2015-06-12
My pragmatic view of HTTPS versus caching
One of the criticisms of going all HTTPS on the web is that it pretty much destroys caching. As Aristotle Pagaltzis commented on my entry, caching somewhat obscures traffic flow by itself (depending on where the cache is and who is watching), and as other people have commented in various places (cf), caching can serve valuable bandwidth reduction purposes. I and other people advocating an all HTTPS world should not ignore or understate this. On the contrary we should be explicit and admit that by advocating all HTTPS we are throwing some number of people who use caching under the bus.
The problem is that there is no good choice; regardless of what we choose here someone is getting thrown under the bus. If we go HTTPS and lose caching, we throw cache users under the bus. But everything that stays HTTP throws a significant number of other people under the bus of ISP traffic inspection, interception, tampering, and general monetization through various means.
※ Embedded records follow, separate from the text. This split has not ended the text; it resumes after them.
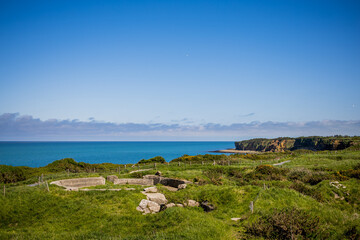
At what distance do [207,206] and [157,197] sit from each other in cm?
452

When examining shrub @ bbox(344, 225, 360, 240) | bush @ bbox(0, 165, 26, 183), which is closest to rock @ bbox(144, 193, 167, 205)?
shrub @ bbox(344, 225, 360, 240)

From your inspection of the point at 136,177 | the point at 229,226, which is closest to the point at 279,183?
the point at 229,226

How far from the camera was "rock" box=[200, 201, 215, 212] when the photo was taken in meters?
16.8

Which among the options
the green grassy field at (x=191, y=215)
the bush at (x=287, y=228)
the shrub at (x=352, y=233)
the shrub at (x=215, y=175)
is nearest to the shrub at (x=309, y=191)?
the green grassy field at (x=191, y=215)

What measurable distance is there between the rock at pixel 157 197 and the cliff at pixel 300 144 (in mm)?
89731

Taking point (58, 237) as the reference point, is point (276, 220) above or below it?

Our only choice is who gets thrown under in what circumstances, and what the effects of getting run over by the bus are. We cannot in any way pretend that there are no downsides of staying with HTTP, because there clearly are and they are happening today.
The effects of losing caching are mostly that for some people web browsing gets slower and perhaps more expensive due to bandwidth charges. The effects of losing privacy and content integrity are that for lots of people, well, they lose privacy, have their activities tracked quite intrusively, have advertising shoved down their throat and sometimes have their browsing weaponized and so on.
Faced with this tradeoff, I pick throwing people using caching under the bus of slower access. Sorry, cache users, I regret that you're going to have this happen to you (at least until people develop some more sophisticated HTTPS-capable caches and systems), but as far as I'm concerned it's clearly the lesser of two evils (as seen from my position, which is biased in some ways).
(I will not go so far as saying that cache users who insist that everyone else continue to have traffic intercepted, monitored, and monetized in order for the cache users to have an easier time are being selfish, partly because of the cost issues. But sometimes I do sort of feel that way.)
2015-06-11
HTTP should be dropped even as a pure Internet transport mechanism
In a comment on my pragmatic view on switching to HTTPS, Aristotle Pagaltzis wrote in part (in two bits I'm replying to separately):
HTTPS basically disables caching. And caching obscures traffic flow by terminating it locally, dispersing and diffusing it.
Plain HTTP caching today has two essentially fatal limits for most people, which is that your 'last mile' ISP can both snoop your traffic and alter it to do things like insert malicious content. Yes, I consider 'ride along' JavaScript ads to be malicious content. The reality is that on today's Internet, your ISP is a threat.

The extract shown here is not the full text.